François Ozon directs social and political media comedy starring Gérard Depardieu and Catherine Deneuve, returning to another role for the director after her turn in 8 Women (2002).
Robert Pujol (Fabrice Luchini) seems to have it all, a sizable house, an umbrella factory business and a respectable family life, complete with trophy wife – ‘I pay servants so my wife doesn’t have to work’. Simplicity reigns, profitably when it rains. The decadent Robert even enjoys an extra-marital affair with his secretary to keep his day fulfilled. Unfortunately when his factory workers take issue with his somewhat outdated working conditions the union hold a strike and eventually end up taking the boss hostage.

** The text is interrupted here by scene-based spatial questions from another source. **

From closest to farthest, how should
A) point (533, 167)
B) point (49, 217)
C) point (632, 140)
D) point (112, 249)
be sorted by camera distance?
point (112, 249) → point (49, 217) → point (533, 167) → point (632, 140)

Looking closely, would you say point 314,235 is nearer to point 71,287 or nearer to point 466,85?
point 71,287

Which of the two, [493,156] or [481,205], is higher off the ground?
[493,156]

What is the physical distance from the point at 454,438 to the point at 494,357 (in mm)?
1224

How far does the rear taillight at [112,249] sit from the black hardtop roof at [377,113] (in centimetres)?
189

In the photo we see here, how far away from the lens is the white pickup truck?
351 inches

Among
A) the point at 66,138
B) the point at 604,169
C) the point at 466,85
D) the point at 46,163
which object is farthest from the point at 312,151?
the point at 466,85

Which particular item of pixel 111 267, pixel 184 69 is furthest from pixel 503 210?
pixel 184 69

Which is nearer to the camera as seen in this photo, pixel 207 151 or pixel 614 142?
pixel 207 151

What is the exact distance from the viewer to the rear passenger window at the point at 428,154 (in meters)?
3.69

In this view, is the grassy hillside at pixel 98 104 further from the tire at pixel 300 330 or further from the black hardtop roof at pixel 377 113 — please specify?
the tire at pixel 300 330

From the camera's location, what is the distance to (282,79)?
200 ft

Enter wife Suzanne (Catherine Deneuve), previously a mere social symbol, who not only rescues her bourgeois husband, but becomes the new boss to manage the business with her own brand of feminine leadership while he is indisposed. She can even relate to many of the union’s working demands. But there are still some issues regarding her husband’s situation outstanding, one that is politically made simpler and, at times, more confusing by the local mayor Maurice Babin (Gérard Depardieu). It’s a touch problematic in that he used to be a union leader and also Suzanne’s lover. Can love, sex, marriage, employment and industry come to terms with politics and personal situations in a manner that will leave all of those involved satisfied in any way?

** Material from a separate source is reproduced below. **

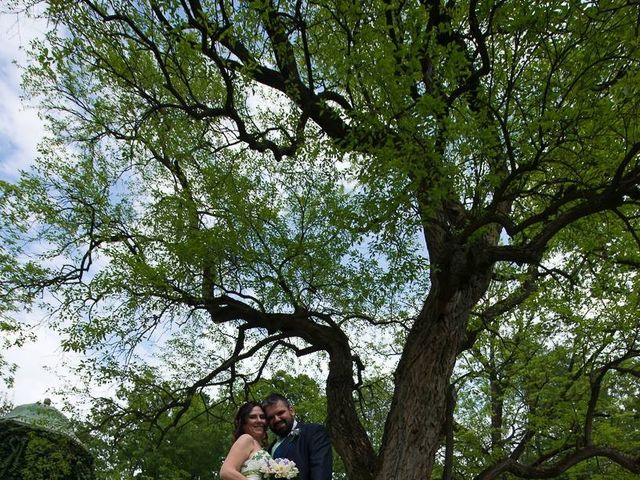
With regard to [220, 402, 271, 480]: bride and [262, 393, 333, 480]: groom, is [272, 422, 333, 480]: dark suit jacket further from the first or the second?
[220, 402, 271, 480]: bride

Generational gaps, political misunderstandings and relationship confusion brought on by various extra-marital affairs are brought to the fore in the delightfully witty social comedy that is Potiche. Robert Pujol is a chauvinistic dinosaur of an employer, his attitude towards his employees is much the same as to his wife – ‘Your job is to share my opinion’. And so the plot sets out to ridicule these opinions – and Robert – by creating conflicts between him and the other players. Their problems are all connected with their ways of relating to each other through political, business or family dynamics. There are plenty of sidelines and shenanigans to enjoy: strange sexual situations, potential paternity problems, fractious friendships. Based upon the play by Pierre Barillet and Jean-Pierre Grédy and co-written for the screen by Ozon, Potiche retains the characterisation and narrative construct of its theatrical origins but is distinctly cinematic, especially in its use of varied locations, so that the dialogue-heavy script (an important aspect of proceedings) does not reduce the film to a cheap TV version of the play but maintains its integrity.
Another delight from Ozon, Potiche is a comic farce with an all star cast that offers us scandalous revelation as well as political and media based commentaries, with a touch of naughtiness and minor shock value that will appeal to its audience in a desirable and enjoyable way. Good fun all round.